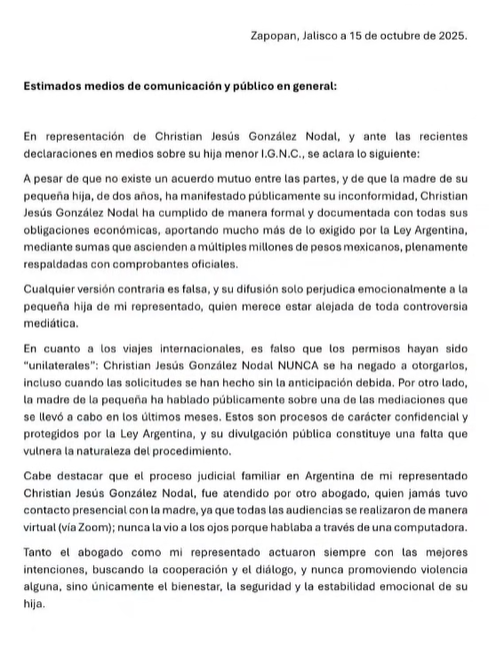 Zapopan, Jalisco a 15 de octubre de 2025.

Estimados medios de comunicación y público en general:

En representación de Christian Jesús González Nodal, y ante las recientes declaraciones en medios sobre su hija menor I.G.N.C., se aclara lo siguiente:

A pesar de que no existe un acuerdo mutuo entre las partes, y de que la madre de su pequeña hija, de dos años, ha manifestado públicamente su inconformidad, Christian Jesús González Nodal ha cumplido de manera formal y documentada con todas sus obligaciones económicas, aportando mucho más de lo exigido por la Ley Argentina, mediante sumas que ascienden a múltiples millones de pesos mexicanos, plenamente respaldadas con comprobantes oficiales.

Cualquier versión contraria es falsa, y su difusión solo perjudica emocionalmente a la pequeña hija de mi representado, quien merece estar alejada de toda controversia mediática.

En cuanto a los viajes internacionales, es falso que los permisos hayan sido "unilaterales": Christian Jesús González Nodal NUNCA se ha negado a otorgarlos, incluso cuando las solicitudes se han hecho sin la anticipación debida. Por otro lado, la madre de la pequeña ha hablado públicamente sobre una de las mediaciones que se llevó a cabo en los últimos meses. Estos son procesos de carácter confidencial y protegidos por la Ley Argentina, y su divulgación pública constituye una falta que vulnera la naturaleza del procedimiento.

Cabe destacar que el proceso judicial familiar en Argentina de mi representado Christian Jesús González Nodal, fue atendido por otro abogado, quien jamás tuvo contacto presencial con la madre, ya que todas las audiencias se realizaron de manera virtual (vía Zoom); nunca la vio a los ojos porque hablaba a través de una computadora.

Tanto el abogado como mi representado actuaron siempre con las mejores intenciones, buscando la cooperación y el diálogo, y nunca promoviendo violencia alguna, sino únicamente el bienestar, la seguridad y la estabilidad emocional de su hija.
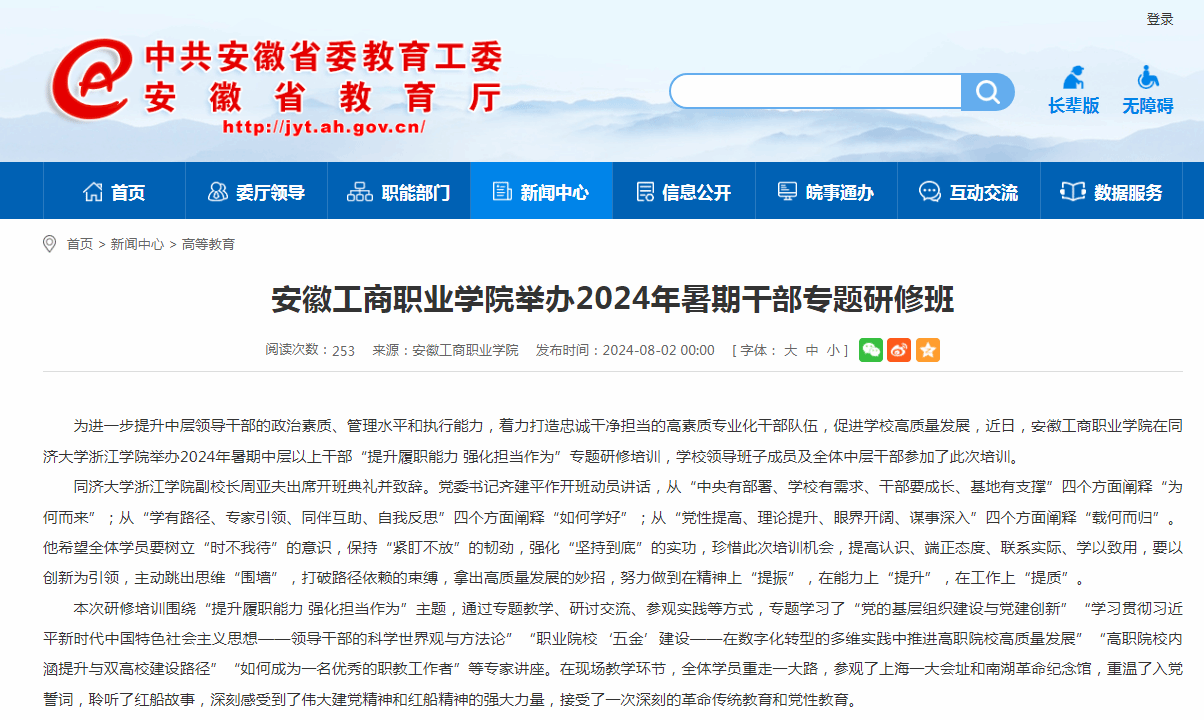 登录

中共安徽省委教育工委
安徽省教育厅
http://jyt.ah.gov.cn/

长辈版 无障碍

首页 委厅领导 职能部门 新闻中心 信息公开 皖事通办 互动交流 数据服务

首页 > 新闻中心 > 高等教育

安徽工商职业学院举办2024年暑期干部专题研修班

阅读次数：253 来源：安徽工商职业学院 发布时间：2024-08-02 00:00 [ 字体： 大 中 小 ]

为进一步提升中层领导干部的政治素质、管理水平和执行能力，着力打造忠诚干净担当的高素质专业化干部队伍，促进学校高质量发展，近日，安徽工商职业学院在同济大学浙江学院举办2024年暑期中层以上干部“提升履职能力 强化担当作为”专题研修培训，学校领导班子成员及全体中层干部参加了此次培训。

同济大学浙江学院副校长周亚夫出席开班典礼并致辞。党委书记齐建平作开班动员讲话，从“中央有部署、学校有需求、干部要成长、基地有支撑”四个方面阐释“为何而来”；从“学有路径、专家引领、同伴互助、自我反思”四个方面阐释“如何学好”；从“党性提高、理论提升、眼界开阔、谋事深入”四个方面阐释“载何而归”。他希望全体学员要树立“时不我待”的意识，保持“紧盯不放”的韧劲，强化“坚持到底”的实功，珍惜此次培训机会，提高认识、端正态度、联系实际、学以致用，要以创新为引领，主动跳出思维“围墙”，打破路径依赖的束缚，拿出高质量发展的妙招，努力做到在精神上“提振”，在能力上“提升”，在工作上“提质”。

本次研修培训围绕“提升履职能力 强化担当作为”主题，通过专题教学、研讨交流、参观实践等方式，专题学习了“党的基层组织建设与党建创新”“学习贯彻习近平新时代中国特色社会主义思想——领导干部的科学世界观与方法论”“职业院校‘五金’建设——在数字化转型的多维实践中推进高职院校高质量发展”“高职院校内涵提升与双高校建设路径”“如何成为一名优秀的职教工作者”等专家讲座。在现场教学环节，全体学员重走一大路，参观了上海一大会址和南湖革命纪念馆，重温了入党誓词，聆听了红船故事，深刻感受到了伟大建党精神和红船精神的强大力量，接受了一次深刻的革命传统教育和党性教育。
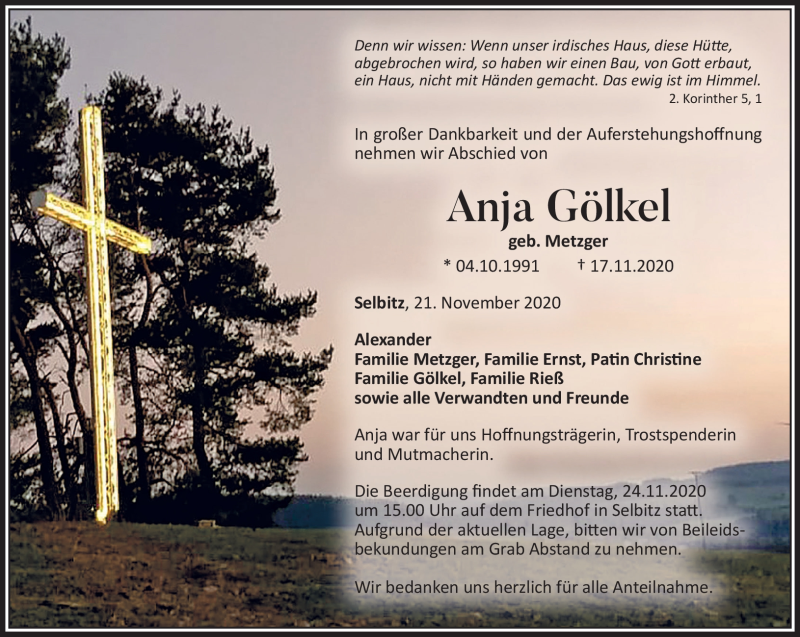 Denn wir wissen: Wenn unser irdisches Haus, diese Hütte, abgebrochen wird, so haben wir einen Bau, von Gott erbaut, ein Haus, nicht mit Händen gemacht. Das ewig ist im Himmel.
2. Korinther 5, 1

In großer Dankbarkeit und der Auferstehungshoffnung nehmen wir Abschied von

Anja Gölkel
geb. Metzger
* 04.10.1991 † 17.11.2020

Selbitz, 21. November 2020

Alexander
Familie Metzger, Familie Ernst, Patin Christine
Familie Gölkel, Familie Rieß
sowie alle Verwandten und Freunde

Anja war für uns Hoffnungsträgerin, Trostspenderin und Mutmacherin.

Die Beerdigung findet am Dienstag, 24.11.2020 um 15.00 Uhr auf dem Friedhof in Selbitz statt. Aufgrund der aktuellen Lage, bitten wir von Beileidsbekundungen am Grab Abstand zu nehmen.

Wir bedanken uns herzlich für alle Anteilnahme.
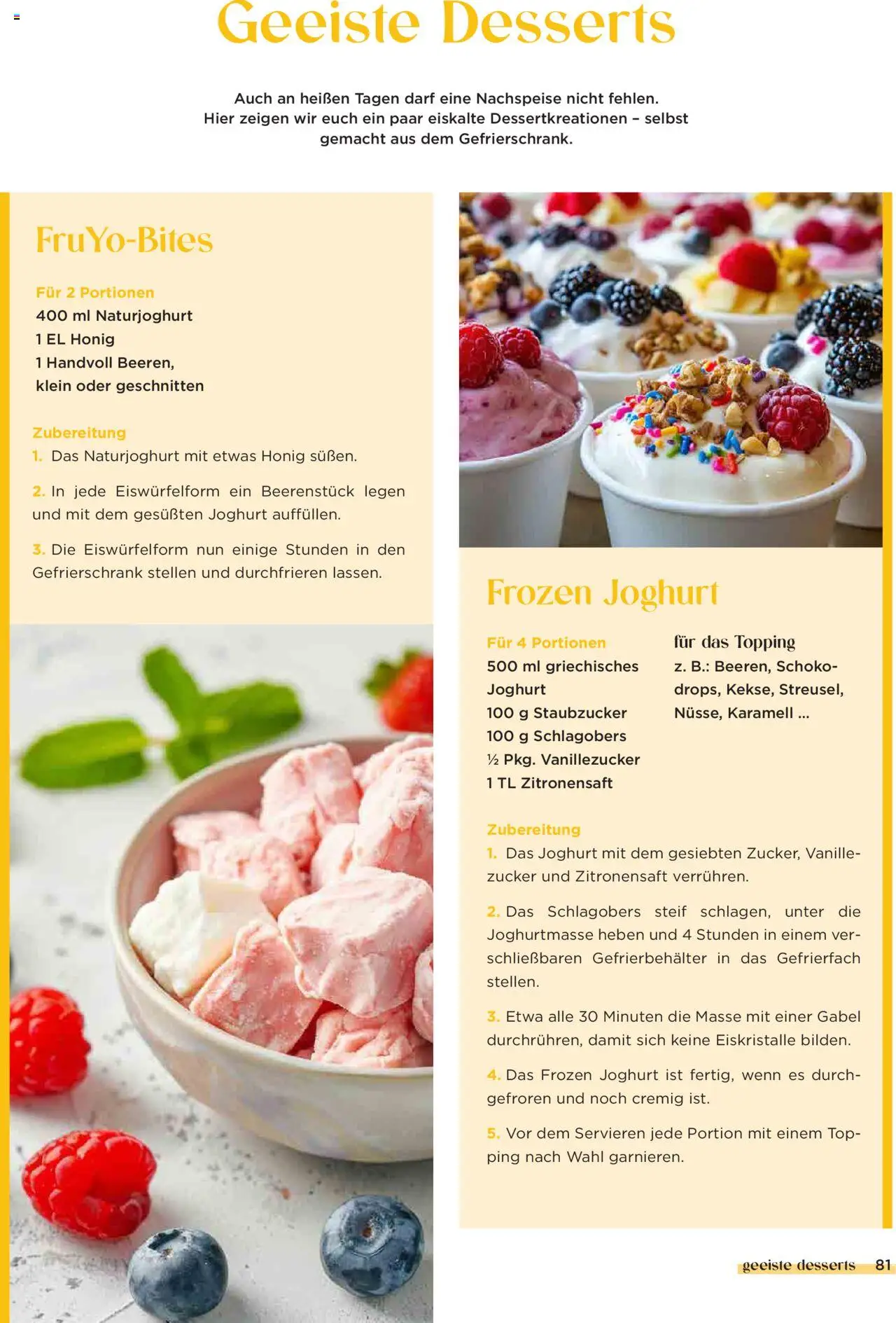 Geeiste Desserts

Auch an heißen Tagen darf eine Nachspeise nicht fehlen. Hier zeigen wir euch ein paar eiskalte Dessertkreationen – selbst gemacht aus dem Gefrierschrank.

FruYo-Bites

Für 2 Portionen
400 ml Naturjoghurt
1 EL Honig
1 Handvoll Beeren, klein oder geschnitten

Zubereitung
1. Das Naturjoghurt mit etwas Honig süßen.

2. In jede Eiswürfelform ein Beerenstück legen und mit dem gesüßten Joghurt auffüllen.

3. Die Eiswürfelform nun einige Stunden in den Gefrierschrank stellen und durchfrieren lassen.

Frozen Joghurt

Für 4 Portionen
500 ml griechisches Joghurt
100 g Staubzucker
100 g Schlagobers
½ Pkg. Vanillezucker
1 TL Zitronensaft

für das Topping
z. B.: Beeren, Schokodrops, Kekse, Streusel, Nüsse, Karamell ...

Zubereitung
1. Das Joghurt mit dem gesiebten Zucker, Vanillezucker und Zitronensaft verrühren.

2. Das Schlagobers steif schlagen, unter die Joghurtmasse heben und 4 Stunden in einem verschließbaren Gefrierbehälter in das Gefrierfach stellen.

3. Etwa alle 30 Minuten die Masse mit einer Gabel durchrühren, damit sich keine Eiskristalle bilden.

4. Das Frozen Joghurt ist fertig, wenn es durchgefroren und noch cremig ist.

5. Vor dem Servieren jede Portion mit einem Topping nach Wahl garnieren.

geeiste desserts 81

· · · ·

Verbatim repeat, images removed: give each entry again exactly as it reads.

 Zapopan, Jalisco a 15 de octubre de 2025.

Estimados medios de comunicación y público en general:

En representación de Christian Jesús González Nodal, y ante las recientes declaraciones en medios sobre su hija menor I.G.N.C., se aclara lo siguiente:

A pesar de que no existe un acuerdo mutuo entre las partes, y de que la madre de su pequeña hija, de dos años, ha manifestado públicamente su inconformidad, Christian Jesús González Nodal ha cumplido de manera formal y documentada con todas sus obligaciones económicas, aportando mucho más de lo exigido por la Ley Argentina, mediante sumas que ascienden a múltiples millones de pesos mexicanos, plenamente respaldadas con comprobantes oficiales.

Cualquier versión contraria es falsa, y su difusión solo perjudica emocionalmente a la pequeña hija de mi representado, quien merece estar alejada de toda controversia mediática.

En cuanto a los viajes internacionales, es falso que los permisos hayan sido "unilaterales": Christian Jesús González Nodal NUNCA se ha negado a otorgarlos, incluso cuando las solicitudes se han hecho sin la anticipación debida. Por otro lado, la madre de la pequeña ha hablado públicamente sobre una de las mediaciones que se llevó a cabo en los últimos meses. Estos son procesos de carácter confidencial y protegidos por la Ley Argentina, y su divulgación pública constituye una falta que vulnera la naturaleza del procedimiento.

Cabe destacar que el proceso judicial familiar en Argentina de mi representado Christian Jesús González Nodal, fue atendido por otro abogado, quien jamás tuvo contacto presencial con la madre, ya que todas las audiencias se realizaron de manera virtual (vía Zoom); nunca la vio a los ojos porque hablaba a través de una computadora.

Tanto el abogado como mi representado actuaron siempre con las mejores intenciones, buscando la cooperación y el diálogo, y nunca promoviendo violencia alguna, sino únicamente el bienestar, la seguridad y la estabilidad emocional de su hija.
 登录

中共安徽省委教育工委
安徽省教育厅
http://jyt.ah.gov.cn/

长辈版 无障碍

首页 委厅领导 职能部门 新闻中心 信息公开 皖事通办 互动交流 数据服务

首页 > 新闻中心 > 高等教育

安徽工商职业学院举办2024年暑期干部专题研修班

阅读次数：253 来源：安徽工商职业学院 发布时间：2024-08-02 00:00 [ 字体： 大 中 小 ]

为进一步提升中层领导干部的政治素质、管理水平和执行能力，着力打造忠诚干净担当的高素质专业化干部队伍，促进学校高质量发展，近日，安徽工商职业学院在同济大学浙江学院举办2024年暑期中层以上干部“提升履职能力 强化担当作为”专题研修培训，学校领导班子成员及全体中层干部参加了此次培训。

同济大学浙江学院副校长周亚夫出席开班典礼并致辞。党委书记齐建平作开班动员讲话，从“中央有部署、学校有需求、干部要成长、基地有支撑”四个方面阐释“为何而来”；从“学有路径、专家引领、同伴互助、自我反思”四个方面阐释“如何学好”；从“党性提高、理论提升、眼界开阔、谋事深入”四个方面阐释“载何而归”。他希望全体学员要树立“时不我待”的意识，保持“紧盯不放”的韧劲，强化“坚持到底”的实功，珍惜此次培训机会，提高认识、端正态度、联系实际、学以致用，要以创新为引领，主动跳出思维“围墙”，打破路径依赖的束缚，拿出高质量发展的妙招，努力做到在精神上“提振”，在能力上“提升”，在工作上“提质”。

本次研修培训围绕“提升履职能力 强化担当作为”主题，通过专题教学、研讨交流、参观实践等方式，专题学习了“党的基层组织建设与党建创新”“学习贯彻习近平新时代中国特色社会主义思想——领导干部的科学世界观与方法论”“职业院校‘五金’建设——在数字化转型的多维实践中推进高职院校高质量发展”“高职院校内涵提升与双高校建设路径”“如何成为一名优秀的职教工作者”等专家讲座。在现场教学环节，全体学员重走一大路，参观了上海一大会址和南湖革命纪念馆，重温了入党誓词，聆听了红船故事，深刻感受到了伟大建党精神和红船精神的强大力量，接受了一次深刻的革命传统教育和党性教育。
 Denn wir wissen: Wenn unser irdisches Haus, diese Hütte, abgebrochen wird, so haben wir einen Bau, von Gott erbaut, ein Haus, nicht mit Händen gemacht. Das ewig ist im Himmel.
2. Korinther 5, 1

In großer Dankbarkeit und der Auferstehungshoffnung nehmen wir Abschied von

Anja Gölkel
geb. Metzger
* 04.10.1991 † 17.11.2020

Selbitz, 21. November 2020

Alexander
Familie Metzger, Familie Ernst, Patin Christine
Familie Gölkel, Familie Rieß
sowie alle Verwandten und Freunde

Anja war für uns Hoffnungsträgerin, Trostspenderin und Mutmacherin.

Die Beerdigung findet am Dienstag, 24.11.2020 um 15.00 Uhr auf dem Friedhof in Selbitz statt. Aufgrund der aktuellen Lage, bitten wir von Beileidsbekundungen am Grab Abstand zu nehmen.

Wir bedanken uns herzlich für alle Anteilnahme.
 Geeiste Desserts

Auch an heißen Tagen darf eine Nachspeise nicht fehlen. Hier zeigen wir euch ein paar eiskalte Dessertkreationen – selbst gemacht aus dem Gefrierschrank.

FruYo-Bites

Für 2 Portionen
400 ml Naturjoghurt
1 EL Honig
1 Handvoll Beeren, klein oder geschnitten

Zubereitung
1. Das Naturjoghurt mit etwas Honig süßen.

2. In jede Eiswürfelform ein Beerenstück legen und mit dem gesüßten Joghurt auffüllen.

3. Die Eiswürfelform nun einige Stunden in den Gefrierschrank stellen und durchfrieren lassen.

Frozen Joghurt

Für 4 Portionen
500 ml griechisches Joghurt
100 g Staubzucker
100 g Schlagobers
½ Pkg. Vanillezucker
1 TL Zitronensaft

für das Topping
z. B.: Beeren, Schokodrops, Kekse, Streusel, Nüsse, Karamell ...

Zubereitung
1. Das Joghurt mit dem gesiebten Zucker, Vanillezucker und Zitronensaft verrühren.

2. Das Schlagobers steif schlagen, unter die Joghurtmasse heben und 4 Stunden in einem verschließbaren Gefrierbehälter in das Gefrierfach stellen.

3. Etwa alle 30 Minuten die Masse mit einer Gabel durchrühren, damit sich keine Eiskristalle bilden.

4. Das Frozen Joghurt ist fertig, wenn es durchgefroren und noch cremig ist.

5. Vor dem Servieren jede Portion mit einem Topping nach Wahl garnieren.

geeiste desserts 81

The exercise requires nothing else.